Le BST a analysé 27 «incursions sur piste» survenues entre deux pistes parallèles rapprochées à l’aéroport international Lester B. Pearson entre juin 2012 et novembre 2017. Une «incursion» se produit lorsqu’un avion se trouve sur la mauvaise piste.
L’enquête du BST a révélé que toutes ces incursions étaient survenues sur la piste intérieure après que les avions eurent atterri sur la piste extérieure et roulé sur la voie de sortie reliant deux pistes.
Selon le BST, ces incidents se sont produits malgré les instructions du contrôle aérien de s’immobiliser avant d’entrer sur la deuxième piste. Le rapport cite des problèmes de conception à l’aérodrome, mais aussi des équipages très occupés, qui ne voient pas certains signaux de sécurité pourtant évidents.
Kathy Fox, présidente du BST, a expliqué que malgré tous les repères visuels — notamment les feux, les panneaux et les marques peintes au sol —, des équipages ne se sont pas arrêtés au moment où ils le devaient et ont ainsi été exposés au risque d’une collision avec un autre aéronef sur la piste.

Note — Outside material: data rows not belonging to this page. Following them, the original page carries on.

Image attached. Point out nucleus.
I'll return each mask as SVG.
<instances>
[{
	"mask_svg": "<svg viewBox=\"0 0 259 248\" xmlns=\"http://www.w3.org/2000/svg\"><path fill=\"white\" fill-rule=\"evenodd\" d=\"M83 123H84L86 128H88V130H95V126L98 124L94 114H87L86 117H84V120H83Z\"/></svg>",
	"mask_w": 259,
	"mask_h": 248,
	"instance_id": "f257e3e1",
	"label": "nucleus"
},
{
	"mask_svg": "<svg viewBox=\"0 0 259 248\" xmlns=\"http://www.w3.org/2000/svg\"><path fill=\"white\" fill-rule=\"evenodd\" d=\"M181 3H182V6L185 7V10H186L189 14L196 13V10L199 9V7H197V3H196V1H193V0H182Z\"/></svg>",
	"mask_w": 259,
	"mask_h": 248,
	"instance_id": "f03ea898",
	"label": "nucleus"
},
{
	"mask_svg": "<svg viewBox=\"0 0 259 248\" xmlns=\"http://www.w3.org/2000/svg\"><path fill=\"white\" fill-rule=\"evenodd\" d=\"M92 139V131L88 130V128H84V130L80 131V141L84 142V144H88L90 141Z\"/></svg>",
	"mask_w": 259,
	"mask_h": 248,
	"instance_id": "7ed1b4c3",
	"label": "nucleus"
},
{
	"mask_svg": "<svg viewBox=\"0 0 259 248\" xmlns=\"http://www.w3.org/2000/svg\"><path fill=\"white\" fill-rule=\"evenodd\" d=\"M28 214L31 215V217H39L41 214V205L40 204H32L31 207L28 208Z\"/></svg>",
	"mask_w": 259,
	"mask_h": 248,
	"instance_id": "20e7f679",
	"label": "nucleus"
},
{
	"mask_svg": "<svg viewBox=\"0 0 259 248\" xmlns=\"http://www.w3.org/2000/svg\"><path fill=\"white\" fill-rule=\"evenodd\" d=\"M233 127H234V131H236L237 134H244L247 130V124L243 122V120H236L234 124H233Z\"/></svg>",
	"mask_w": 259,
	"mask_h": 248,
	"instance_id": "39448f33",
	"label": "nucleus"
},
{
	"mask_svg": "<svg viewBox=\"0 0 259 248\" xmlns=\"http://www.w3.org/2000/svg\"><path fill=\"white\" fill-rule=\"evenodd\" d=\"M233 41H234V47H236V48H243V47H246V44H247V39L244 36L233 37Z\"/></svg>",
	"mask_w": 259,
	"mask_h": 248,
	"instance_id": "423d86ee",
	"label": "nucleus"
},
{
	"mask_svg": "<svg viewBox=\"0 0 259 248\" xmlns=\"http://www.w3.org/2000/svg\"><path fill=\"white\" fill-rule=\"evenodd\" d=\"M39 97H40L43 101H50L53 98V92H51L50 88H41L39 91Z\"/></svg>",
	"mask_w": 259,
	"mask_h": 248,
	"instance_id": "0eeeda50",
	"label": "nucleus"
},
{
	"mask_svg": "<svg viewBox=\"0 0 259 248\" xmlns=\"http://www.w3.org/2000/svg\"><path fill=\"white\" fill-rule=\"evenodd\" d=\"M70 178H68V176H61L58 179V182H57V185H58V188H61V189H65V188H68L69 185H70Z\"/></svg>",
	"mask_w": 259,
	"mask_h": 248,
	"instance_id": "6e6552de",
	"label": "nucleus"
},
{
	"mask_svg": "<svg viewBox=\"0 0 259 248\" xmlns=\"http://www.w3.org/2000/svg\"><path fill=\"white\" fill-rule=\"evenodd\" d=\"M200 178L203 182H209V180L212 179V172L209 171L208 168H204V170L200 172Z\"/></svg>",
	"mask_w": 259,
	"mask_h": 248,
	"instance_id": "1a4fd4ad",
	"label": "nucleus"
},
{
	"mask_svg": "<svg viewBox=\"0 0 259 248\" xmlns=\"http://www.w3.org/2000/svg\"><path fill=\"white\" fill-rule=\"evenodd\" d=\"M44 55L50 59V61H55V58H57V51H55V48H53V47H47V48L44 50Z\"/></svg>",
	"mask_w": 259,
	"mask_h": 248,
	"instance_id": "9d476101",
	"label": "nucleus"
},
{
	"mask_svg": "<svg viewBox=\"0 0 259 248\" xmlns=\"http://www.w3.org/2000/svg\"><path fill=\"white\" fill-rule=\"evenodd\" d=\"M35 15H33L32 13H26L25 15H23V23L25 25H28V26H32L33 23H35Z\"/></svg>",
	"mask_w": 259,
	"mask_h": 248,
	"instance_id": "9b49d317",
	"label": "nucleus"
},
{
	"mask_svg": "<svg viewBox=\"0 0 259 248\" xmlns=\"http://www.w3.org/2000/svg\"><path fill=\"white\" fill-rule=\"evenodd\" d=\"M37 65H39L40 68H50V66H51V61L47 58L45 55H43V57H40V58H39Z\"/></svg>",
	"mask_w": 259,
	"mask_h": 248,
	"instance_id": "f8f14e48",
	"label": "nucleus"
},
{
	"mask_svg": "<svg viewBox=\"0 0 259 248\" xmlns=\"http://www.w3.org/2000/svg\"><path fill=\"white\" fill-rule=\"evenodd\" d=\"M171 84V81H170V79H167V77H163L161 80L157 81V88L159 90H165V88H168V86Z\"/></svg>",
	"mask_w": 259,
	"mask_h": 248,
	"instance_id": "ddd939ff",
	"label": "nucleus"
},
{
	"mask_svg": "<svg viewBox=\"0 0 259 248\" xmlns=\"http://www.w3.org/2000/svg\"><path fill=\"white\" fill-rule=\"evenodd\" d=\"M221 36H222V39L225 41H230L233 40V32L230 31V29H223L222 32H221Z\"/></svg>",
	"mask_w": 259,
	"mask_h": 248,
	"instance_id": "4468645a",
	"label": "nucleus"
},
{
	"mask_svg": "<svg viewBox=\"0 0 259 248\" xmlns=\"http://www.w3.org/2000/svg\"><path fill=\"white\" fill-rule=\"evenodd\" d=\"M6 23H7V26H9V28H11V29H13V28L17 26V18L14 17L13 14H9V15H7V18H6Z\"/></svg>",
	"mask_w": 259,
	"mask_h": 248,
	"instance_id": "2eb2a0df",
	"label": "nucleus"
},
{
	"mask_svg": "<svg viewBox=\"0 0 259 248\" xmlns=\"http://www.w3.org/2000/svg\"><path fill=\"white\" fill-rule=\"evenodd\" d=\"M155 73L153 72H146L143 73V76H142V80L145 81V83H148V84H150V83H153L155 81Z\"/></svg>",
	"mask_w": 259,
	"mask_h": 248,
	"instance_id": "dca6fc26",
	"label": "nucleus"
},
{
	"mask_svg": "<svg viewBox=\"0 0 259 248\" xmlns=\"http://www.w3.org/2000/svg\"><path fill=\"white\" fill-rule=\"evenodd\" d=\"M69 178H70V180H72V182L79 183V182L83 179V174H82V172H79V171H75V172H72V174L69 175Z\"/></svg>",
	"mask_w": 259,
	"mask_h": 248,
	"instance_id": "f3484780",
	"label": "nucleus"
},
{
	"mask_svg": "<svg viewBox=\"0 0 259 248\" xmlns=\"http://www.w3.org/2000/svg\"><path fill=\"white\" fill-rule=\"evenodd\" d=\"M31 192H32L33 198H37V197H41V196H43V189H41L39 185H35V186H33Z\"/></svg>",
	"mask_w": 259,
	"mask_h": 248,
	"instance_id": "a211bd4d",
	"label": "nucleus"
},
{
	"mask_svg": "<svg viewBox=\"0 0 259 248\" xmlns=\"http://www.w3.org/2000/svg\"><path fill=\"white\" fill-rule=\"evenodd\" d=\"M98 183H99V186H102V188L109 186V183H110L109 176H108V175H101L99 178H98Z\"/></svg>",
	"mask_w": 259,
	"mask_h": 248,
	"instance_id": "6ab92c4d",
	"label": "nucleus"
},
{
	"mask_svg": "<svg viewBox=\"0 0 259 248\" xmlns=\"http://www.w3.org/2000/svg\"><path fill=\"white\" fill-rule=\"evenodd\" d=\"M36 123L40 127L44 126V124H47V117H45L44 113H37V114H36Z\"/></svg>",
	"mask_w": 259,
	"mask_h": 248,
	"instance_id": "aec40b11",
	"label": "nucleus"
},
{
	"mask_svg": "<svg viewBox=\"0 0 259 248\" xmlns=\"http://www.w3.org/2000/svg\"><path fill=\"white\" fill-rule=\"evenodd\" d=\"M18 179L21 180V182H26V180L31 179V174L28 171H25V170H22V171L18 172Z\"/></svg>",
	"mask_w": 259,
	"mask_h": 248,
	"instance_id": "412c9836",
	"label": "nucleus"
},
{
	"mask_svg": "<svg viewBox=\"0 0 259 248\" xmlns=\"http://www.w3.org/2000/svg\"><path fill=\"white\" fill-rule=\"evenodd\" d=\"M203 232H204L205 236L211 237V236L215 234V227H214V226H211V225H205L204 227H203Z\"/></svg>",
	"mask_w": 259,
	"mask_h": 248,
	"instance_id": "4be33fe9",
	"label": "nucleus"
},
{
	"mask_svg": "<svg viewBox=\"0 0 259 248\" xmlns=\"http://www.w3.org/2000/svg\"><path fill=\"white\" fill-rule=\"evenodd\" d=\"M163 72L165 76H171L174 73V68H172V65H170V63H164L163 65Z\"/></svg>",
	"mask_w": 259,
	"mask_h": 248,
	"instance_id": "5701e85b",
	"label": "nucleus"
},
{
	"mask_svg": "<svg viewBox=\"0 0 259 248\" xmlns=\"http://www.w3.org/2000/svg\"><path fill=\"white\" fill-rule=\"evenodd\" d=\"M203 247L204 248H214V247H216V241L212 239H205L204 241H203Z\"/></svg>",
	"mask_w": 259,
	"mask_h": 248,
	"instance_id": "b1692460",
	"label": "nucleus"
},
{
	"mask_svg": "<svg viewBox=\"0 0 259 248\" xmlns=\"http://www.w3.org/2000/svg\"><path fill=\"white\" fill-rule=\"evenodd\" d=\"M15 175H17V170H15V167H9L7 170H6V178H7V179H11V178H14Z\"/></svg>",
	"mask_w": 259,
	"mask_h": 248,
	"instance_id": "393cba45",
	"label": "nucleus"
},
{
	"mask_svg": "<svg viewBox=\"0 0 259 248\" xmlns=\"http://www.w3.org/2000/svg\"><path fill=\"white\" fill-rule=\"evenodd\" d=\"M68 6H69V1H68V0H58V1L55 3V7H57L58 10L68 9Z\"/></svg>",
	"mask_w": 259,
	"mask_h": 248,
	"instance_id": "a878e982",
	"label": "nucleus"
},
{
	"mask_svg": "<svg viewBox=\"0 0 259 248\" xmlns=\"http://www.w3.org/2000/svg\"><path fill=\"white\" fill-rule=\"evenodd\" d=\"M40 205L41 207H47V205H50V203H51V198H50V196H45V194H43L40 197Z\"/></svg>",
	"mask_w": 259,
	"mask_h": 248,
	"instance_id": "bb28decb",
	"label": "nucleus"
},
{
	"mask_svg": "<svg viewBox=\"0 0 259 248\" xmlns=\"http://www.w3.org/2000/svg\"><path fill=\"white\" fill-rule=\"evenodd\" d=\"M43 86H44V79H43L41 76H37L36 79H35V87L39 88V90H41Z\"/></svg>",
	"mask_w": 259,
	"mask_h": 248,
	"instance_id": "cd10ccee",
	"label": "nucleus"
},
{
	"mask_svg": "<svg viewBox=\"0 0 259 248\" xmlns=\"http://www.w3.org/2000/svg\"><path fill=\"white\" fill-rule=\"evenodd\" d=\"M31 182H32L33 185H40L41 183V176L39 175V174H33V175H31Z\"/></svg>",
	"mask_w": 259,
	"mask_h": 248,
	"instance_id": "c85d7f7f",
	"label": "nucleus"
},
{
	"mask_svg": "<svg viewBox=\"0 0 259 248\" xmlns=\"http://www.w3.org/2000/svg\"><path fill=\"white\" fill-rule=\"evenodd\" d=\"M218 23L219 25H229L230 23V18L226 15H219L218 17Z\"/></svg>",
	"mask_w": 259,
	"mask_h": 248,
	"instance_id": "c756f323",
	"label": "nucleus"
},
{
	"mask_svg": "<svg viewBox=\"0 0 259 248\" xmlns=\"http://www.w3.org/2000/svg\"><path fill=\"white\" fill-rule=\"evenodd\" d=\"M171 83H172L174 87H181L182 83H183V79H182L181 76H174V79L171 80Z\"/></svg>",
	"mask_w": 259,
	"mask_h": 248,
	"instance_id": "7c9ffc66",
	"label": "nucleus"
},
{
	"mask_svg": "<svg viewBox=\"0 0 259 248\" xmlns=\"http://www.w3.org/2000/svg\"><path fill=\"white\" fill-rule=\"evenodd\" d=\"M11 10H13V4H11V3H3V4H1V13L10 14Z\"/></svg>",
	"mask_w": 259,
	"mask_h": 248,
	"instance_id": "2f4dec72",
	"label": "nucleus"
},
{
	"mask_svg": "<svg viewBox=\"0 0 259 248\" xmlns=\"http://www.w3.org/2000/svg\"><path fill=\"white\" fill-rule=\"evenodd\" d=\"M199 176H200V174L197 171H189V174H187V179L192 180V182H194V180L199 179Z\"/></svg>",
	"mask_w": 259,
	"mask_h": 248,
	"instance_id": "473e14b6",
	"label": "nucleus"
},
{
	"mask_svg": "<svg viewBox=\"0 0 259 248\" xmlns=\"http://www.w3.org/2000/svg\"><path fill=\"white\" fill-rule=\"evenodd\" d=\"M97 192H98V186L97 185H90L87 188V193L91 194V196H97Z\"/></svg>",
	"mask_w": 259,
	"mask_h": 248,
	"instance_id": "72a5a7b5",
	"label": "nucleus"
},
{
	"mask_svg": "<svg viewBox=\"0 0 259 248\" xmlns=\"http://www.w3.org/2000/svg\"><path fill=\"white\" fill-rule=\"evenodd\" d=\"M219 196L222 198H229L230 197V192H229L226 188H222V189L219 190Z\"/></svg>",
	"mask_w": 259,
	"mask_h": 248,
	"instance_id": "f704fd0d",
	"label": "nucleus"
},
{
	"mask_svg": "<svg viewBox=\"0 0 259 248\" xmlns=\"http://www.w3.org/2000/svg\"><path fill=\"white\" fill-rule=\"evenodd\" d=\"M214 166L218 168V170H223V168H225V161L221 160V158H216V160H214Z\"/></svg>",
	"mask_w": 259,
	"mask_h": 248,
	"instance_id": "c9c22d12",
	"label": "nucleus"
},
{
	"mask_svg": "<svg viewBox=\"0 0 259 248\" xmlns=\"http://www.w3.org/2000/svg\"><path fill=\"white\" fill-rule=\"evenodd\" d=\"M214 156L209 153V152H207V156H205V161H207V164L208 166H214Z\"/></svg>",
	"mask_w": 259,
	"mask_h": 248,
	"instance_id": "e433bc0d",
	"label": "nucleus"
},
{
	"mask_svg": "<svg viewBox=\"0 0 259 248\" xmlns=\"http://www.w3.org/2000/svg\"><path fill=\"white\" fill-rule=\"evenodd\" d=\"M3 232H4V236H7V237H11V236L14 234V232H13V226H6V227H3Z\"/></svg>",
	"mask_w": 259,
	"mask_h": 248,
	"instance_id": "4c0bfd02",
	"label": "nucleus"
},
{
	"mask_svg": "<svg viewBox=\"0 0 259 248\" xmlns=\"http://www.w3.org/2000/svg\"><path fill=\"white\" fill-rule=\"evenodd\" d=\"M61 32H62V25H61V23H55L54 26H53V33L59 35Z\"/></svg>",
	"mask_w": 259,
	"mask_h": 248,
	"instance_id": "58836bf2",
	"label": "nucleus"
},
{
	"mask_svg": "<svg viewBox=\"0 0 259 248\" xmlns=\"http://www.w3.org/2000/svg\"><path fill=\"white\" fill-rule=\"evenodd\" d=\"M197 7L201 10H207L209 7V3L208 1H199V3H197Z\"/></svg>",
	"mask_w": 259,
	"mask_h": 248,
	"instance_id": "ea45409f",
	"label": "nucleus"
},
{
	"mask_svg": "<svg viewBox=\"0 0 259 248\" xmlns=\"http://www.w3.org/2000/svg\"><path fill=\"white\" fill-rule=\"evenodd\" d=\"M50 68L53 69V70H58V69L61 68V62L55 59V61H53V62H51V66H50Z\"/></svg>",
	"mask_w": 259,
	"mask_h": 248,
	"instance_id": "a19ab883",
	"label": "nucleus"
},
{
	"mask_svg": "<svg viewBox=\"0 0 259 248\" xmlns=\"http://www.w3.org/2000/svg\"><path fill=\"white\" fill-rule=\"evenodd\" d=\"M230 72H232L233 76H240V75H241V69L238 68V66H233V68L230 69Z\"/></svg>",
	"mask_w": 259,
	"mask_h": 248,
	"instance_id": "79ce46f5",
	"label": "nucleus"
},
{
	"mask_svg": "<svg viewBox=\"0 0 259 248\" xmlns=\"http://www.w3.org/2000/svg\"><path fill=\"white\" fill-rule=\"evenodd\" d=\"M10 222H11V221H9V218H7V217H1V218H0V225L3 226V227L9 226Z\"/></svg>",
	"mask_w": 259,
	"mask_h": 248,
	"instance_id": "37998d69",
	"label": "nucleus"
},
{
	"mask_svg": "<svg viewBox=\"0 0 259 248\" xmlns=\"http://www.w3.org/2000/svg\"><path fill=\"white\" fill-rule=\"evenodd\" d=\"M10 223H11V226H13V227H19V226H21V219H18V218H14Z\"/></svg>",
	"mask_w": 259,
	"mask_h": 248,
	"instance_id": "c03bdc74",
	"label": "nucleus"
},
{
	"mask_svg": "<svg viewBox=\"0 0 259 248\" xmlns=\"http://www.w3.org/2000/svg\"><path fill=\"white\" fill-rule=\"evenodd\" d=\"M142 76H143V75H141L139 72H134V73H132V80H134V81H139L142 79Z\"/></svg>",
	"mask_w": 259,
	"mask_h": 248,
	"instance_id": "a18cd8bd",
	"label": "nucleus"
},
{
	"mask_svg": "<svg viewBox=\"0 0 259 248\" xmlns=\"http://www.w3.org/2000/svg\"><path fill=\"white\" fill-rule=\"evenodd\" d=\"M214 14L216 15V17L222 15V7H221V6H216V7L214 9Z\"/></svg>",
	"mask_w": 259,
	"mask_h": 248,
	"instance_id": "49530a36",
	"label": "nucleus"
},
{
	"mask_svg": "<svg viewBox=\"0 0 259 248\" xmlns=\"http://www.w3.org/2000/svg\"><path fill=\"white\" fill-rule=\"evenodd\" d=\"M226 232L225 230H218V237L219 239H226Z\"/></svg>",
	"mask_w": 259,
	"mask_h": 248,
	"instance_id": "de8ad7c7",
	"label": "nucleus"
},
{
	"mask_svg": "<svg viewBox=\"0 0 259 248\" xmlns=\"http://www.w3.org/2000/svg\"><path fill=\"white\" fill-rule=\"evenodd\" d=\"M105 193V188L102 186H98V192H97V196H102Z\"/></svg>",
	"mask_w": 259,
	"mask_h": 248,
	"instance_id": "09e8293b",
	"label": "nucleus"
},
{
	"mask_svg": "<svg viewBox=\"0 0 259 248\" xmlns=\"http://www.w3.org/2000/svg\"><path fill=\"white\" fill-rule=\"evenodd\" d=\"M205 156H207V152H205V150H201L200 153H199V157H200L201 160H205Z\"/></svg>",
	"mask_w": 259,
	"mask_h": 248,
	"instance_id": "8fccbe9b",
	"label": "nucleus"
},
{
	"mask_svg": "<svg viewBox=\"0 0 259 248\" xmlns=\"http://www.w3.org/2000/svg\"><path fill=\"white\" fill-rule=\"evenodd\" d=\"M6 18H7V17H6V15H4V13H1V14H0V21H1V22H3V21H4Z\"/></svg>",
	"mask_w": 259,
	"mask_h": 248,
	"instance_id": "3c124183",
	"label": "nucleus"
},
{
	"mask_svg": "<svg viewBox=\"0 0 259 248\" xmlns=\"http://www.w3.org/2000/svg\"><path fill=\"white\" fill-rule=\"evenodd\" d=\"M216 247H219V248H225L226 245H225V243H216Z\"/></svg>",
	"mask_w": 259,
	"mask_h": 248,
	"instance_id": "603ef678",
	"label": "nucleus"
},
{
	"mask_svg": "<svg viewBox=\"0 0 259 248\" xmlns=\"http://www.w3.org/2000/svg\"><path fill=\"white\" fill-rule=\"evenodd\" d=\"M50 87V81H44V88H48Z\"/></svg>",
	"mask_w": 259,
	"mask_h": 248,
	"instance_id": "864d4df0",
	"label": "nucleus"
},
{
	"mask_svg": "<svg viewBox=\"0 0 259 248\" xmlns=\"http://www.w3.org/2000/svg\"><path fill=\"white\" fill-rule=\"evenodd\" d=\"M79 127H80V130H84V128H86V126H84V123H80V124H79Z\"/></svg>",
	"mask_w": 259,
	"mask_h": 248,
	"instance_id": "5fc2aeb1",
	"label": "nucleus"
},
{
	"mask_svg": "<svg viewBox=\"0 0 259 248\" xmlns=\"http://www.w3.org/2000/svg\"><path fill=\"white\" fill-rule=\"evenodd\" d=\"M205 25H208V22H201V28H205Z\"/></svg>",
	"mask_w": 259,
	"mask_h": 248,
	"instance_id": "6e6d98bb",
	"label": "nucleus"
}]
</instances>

Le rapport du BST formule quatre recommandations, notamment de meilleures instructions pour les équipages et des modifications à la configuration des voies de circulation pour atténuer les risques d’incursion entre les pistes parallèles.
Selon le BST, les voies de sortie rapide de cette section de Pearson comportent plusieurs caractéristiques «qui sont différentes de celles de presque tous les autres grands aéroports en Amérique du Nord». Ces caractéristiques «inhabituelles» font en sorte que les files d’attente ne se trouvent pas là où les équipages s’attendent à les voir, conclut le rapport du BST.
Or, l’enquête a permis de déterminer que même si les équipages étaient au courant du risque accru d’incursions sur piste dans ce secteur — les cartes d’aérodrome indiquent ces zones comme étant des «points chauds» —, l’information fournie ne leur suggérait pas de stratégies précises pour atténuer le risque d’incursion.
«Les équipages suivaient plutôt les procédures d’utilisation normalisées, c’est-à-dire qu’ils commençaient les tâches après atterrissage immédiatement après avoir dégagé la piste, ce qui détournait leur attention d’autres tâches plus cruciales, comme repérer la file d’attente, conclut le BST. L’exécution de ces tâches les a distraits au moment où il ne leur restait que peu de temps pour distinguer les repères visuels leur dictant d’arrêter, et a contribué à ce que ces derniers passent inaperçus.»